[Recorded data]
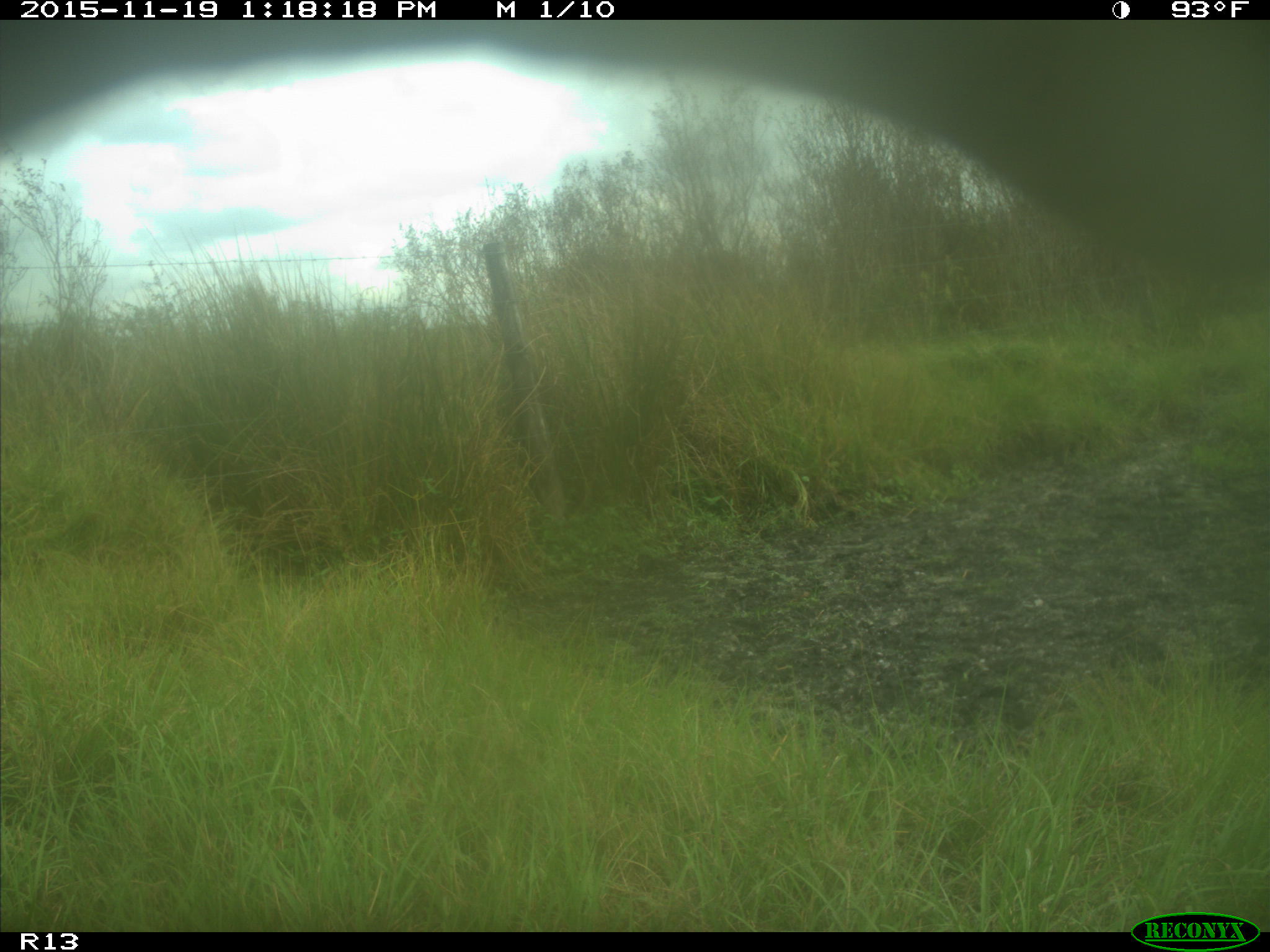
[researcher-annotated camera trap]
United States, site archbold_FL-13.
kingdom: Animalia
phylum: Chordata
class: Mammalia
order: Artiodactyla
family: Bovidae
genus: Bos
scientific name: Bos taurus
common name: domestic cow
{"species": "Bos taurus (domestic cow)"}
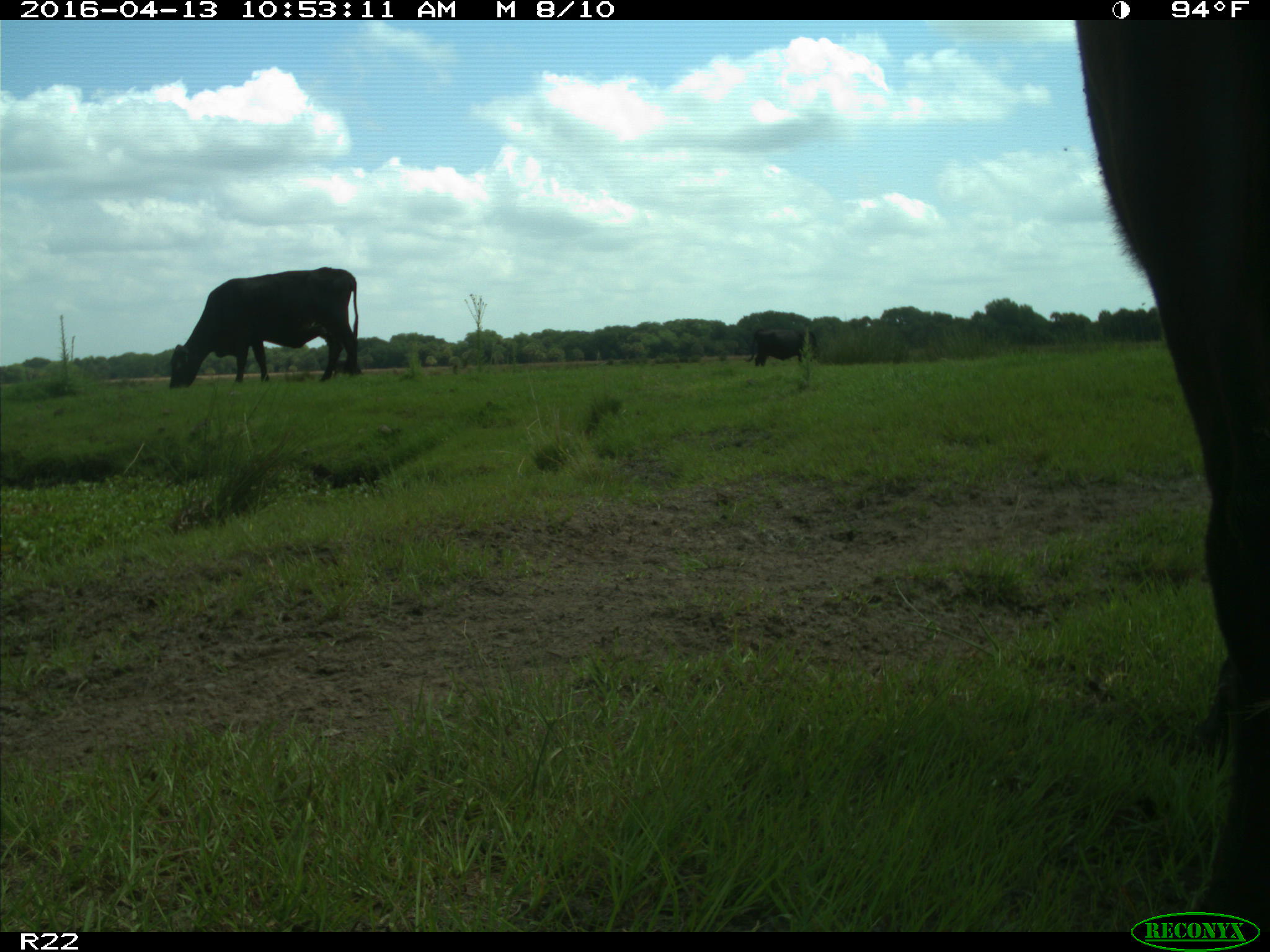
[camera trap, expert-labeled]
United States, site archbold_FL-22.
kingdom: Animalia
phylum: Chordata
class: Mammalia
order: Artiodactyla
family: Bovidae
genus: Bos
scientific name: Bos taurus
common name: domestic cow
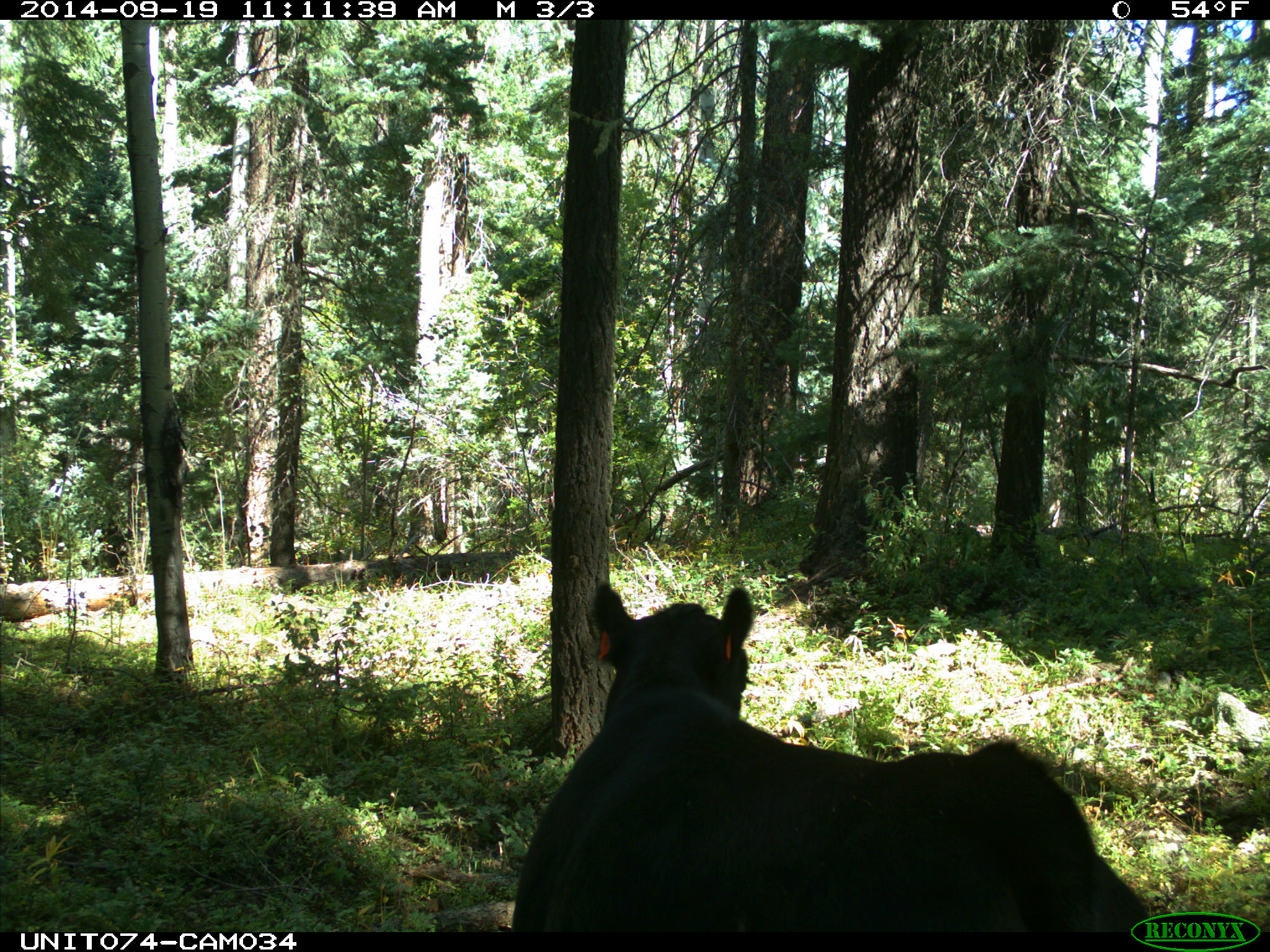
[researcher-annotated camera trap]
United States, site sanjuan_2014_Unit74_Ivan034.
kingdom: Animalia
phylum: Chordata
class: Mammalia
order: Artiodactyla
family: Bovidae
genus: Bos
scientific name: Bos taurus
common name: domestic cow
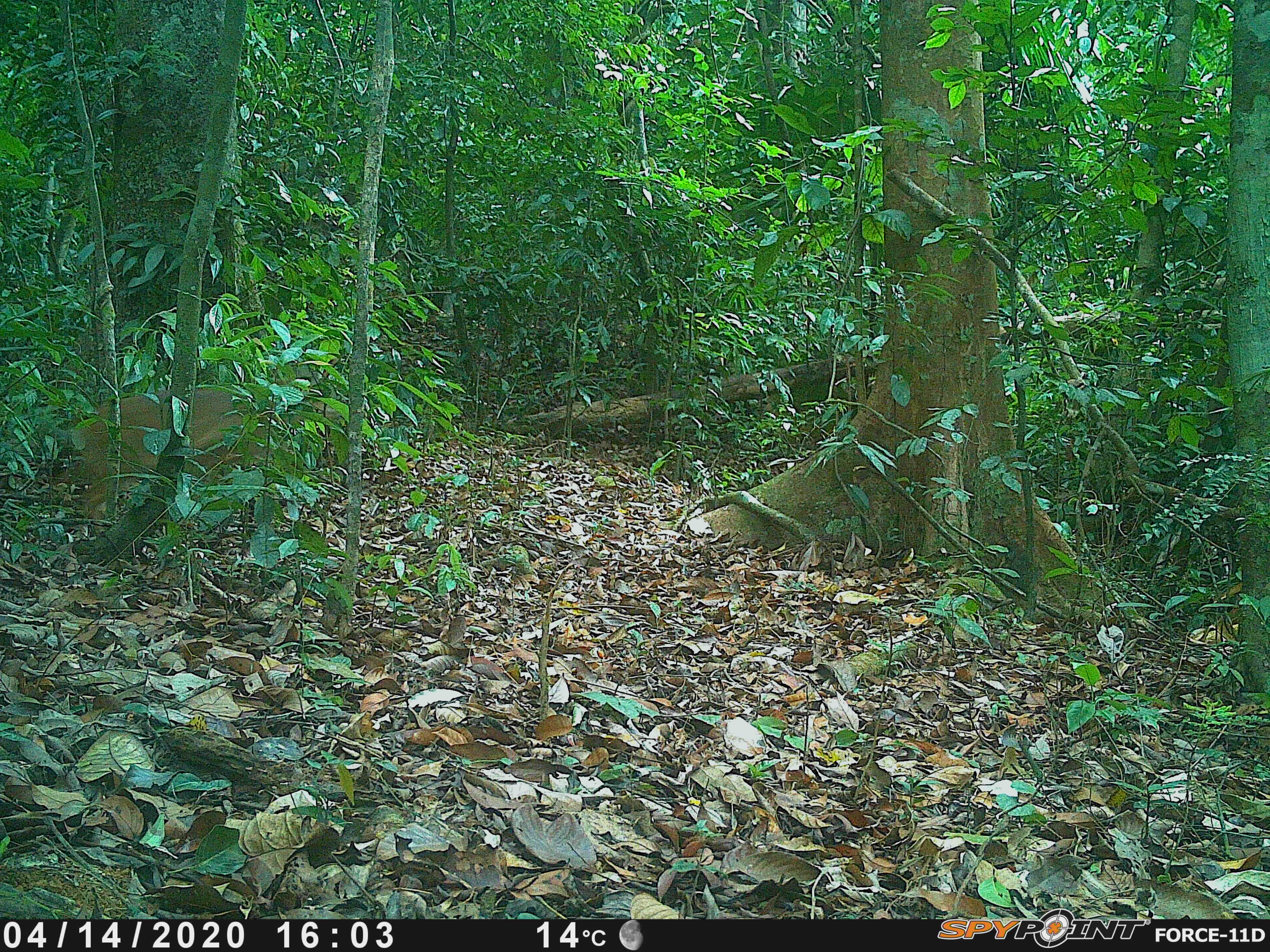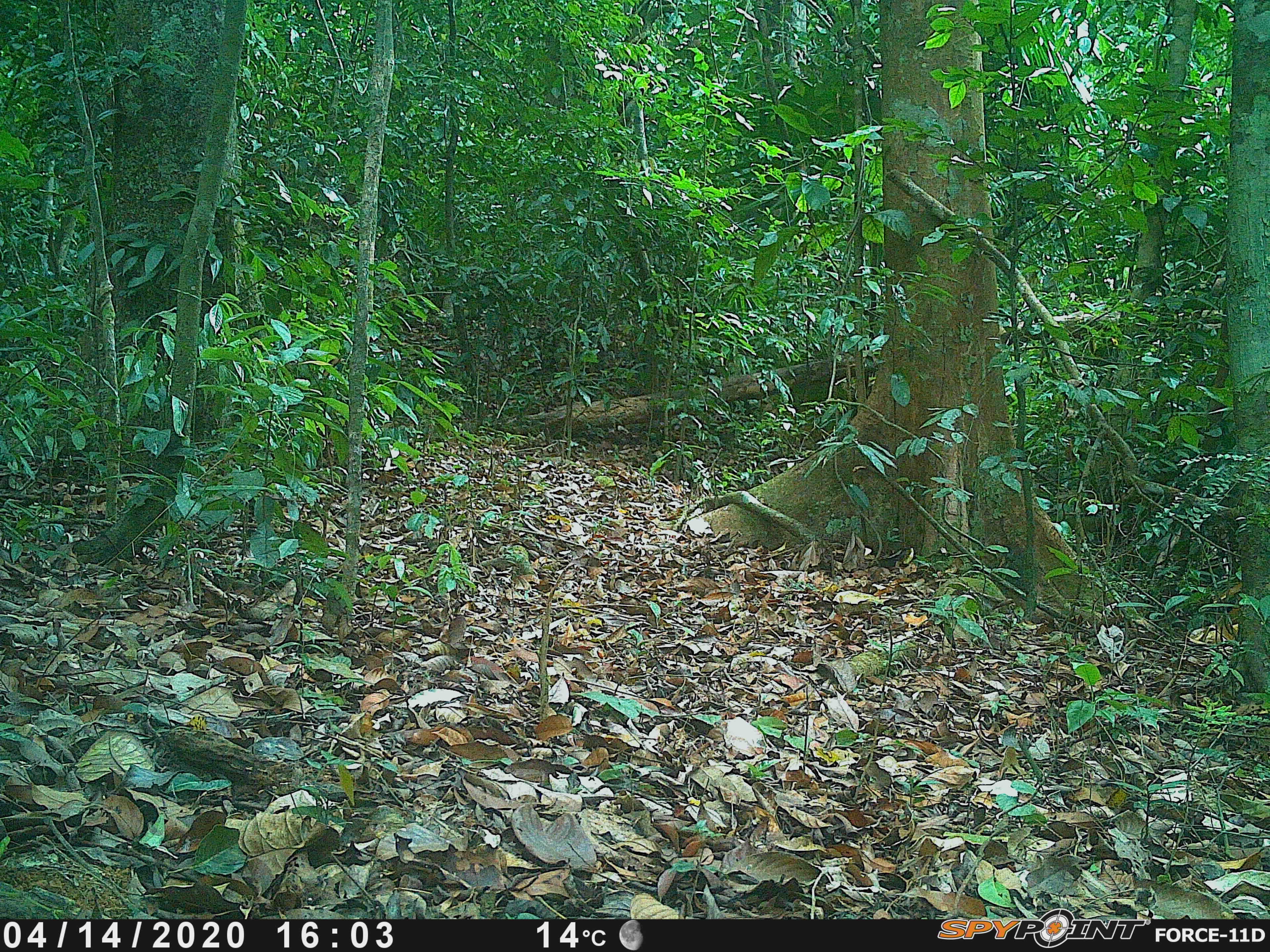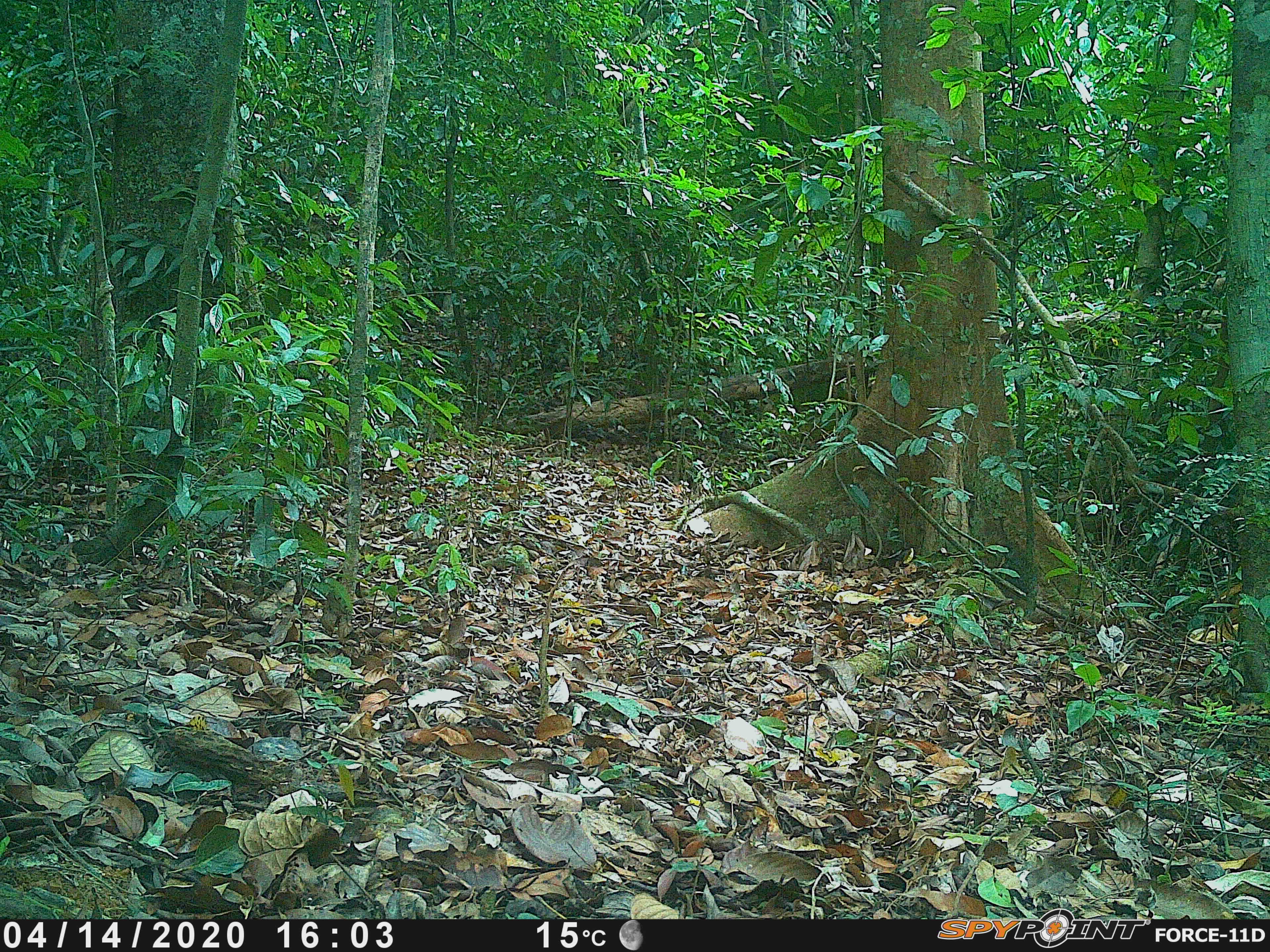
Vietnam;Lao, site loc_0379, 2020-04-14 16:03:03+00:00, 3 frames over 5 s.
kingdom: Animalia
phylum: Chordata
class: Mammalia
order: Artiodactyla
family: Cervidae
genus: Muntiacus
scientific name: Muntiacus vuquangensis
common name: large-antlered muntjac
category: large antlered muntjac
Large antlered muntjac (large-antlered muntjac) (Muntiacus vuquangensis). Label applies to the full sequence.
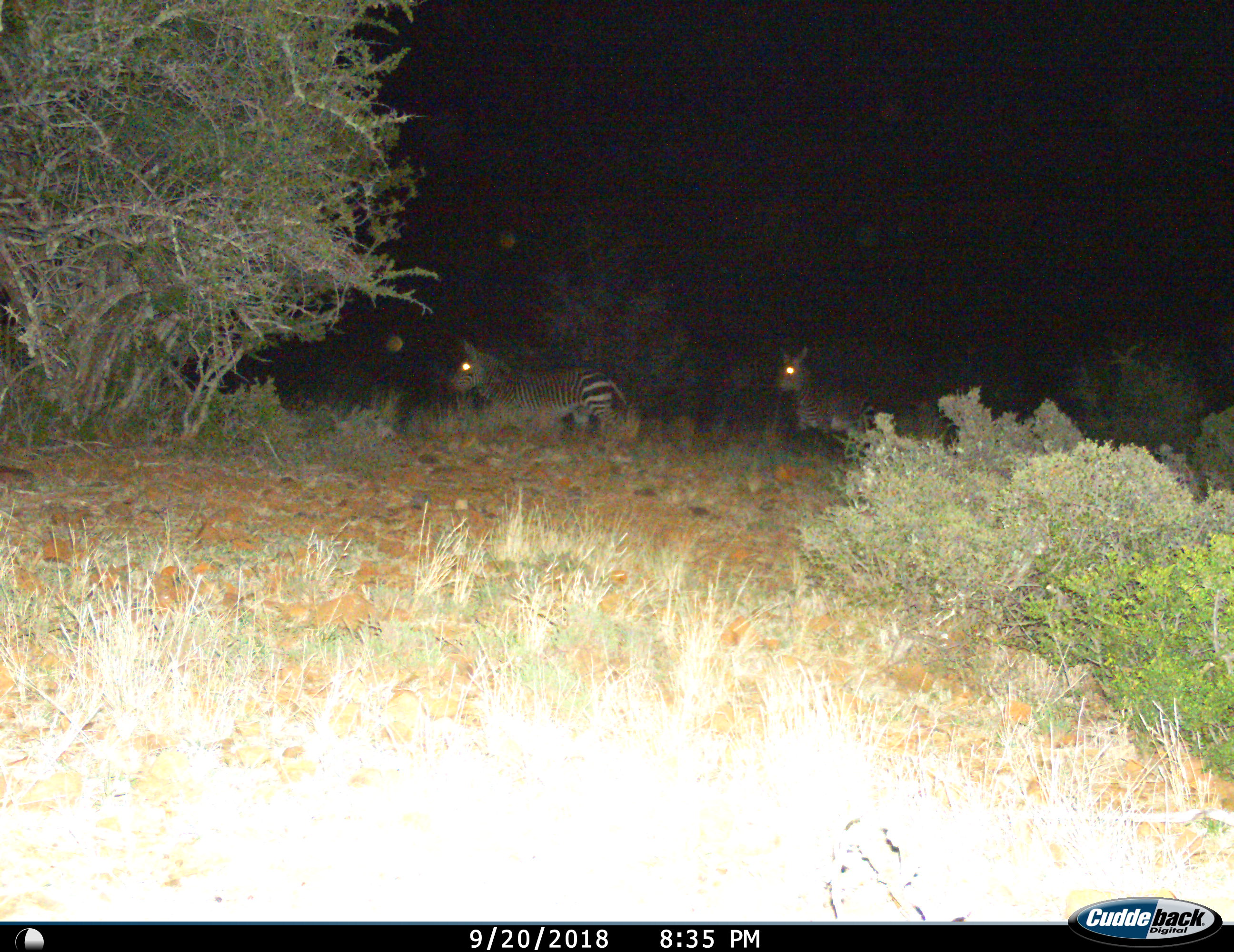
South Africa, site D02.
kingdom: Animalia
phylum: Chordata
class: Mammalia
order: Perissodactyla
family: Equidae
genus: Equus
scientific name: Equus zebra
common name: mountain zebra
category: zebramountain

> _Task prompt_
Exactly as written, give the entries above again, with no images.

> _Your solution_
[researcher-annotated camera trap]
United States, site archbold_FL-13.
kingdom: Animalia
phylum: Chordata
class: Mammalia
order: Artiodactyla
family: Bovidae
genus: Bos
scientific name: Bos taurus
common name: domestic cow
{"species": "Bos taurus (domestic cow)"}
[camera trap, expert-labeled]
United States, site archbold_FL-22.
kingdom: Animalia
phylum: Chordata
class: Mammalia
order: Artiodactyla
family: Bovidae
genus: Bos
scientific name: Bos taurus
common name: domestic cow
[researcher-annotated camera trap]
United States, site sanjuan_2014_Unit74_Ivan034.
kingdom: Animalia
phylum: Chordata
class: Mammalia
order: Artiodactyla
family: Bovidae
genus: Bos
scientific name: Bos taurus
common name: domestic cow
Vietnam;Lao, site loc_0379, 2020-04-14 16:03:03+00:00, 3 frames over 5 s.
kingdom: Animalia
phylum: Chordata
class: Mammalia
order: Artiodactyla
family: Cervidae
genus: Muntiacus
scientific name: Muntiacus vuquangensis
common name: large-antlered muntjac
category: large antlered muntjac
Large antlered muntjac (large-antlered muntjac) (Muntiacus vuquangensis). Label applies to the full sequence.
South Africa, site D02.
kingdom: Animalia
phylum: Chordata
class: Mammalia
order: Perissodactyla
family: Equidae
genus: Equus
scientific name: Equus zebra
common name: mountain zebra
category: zebramountain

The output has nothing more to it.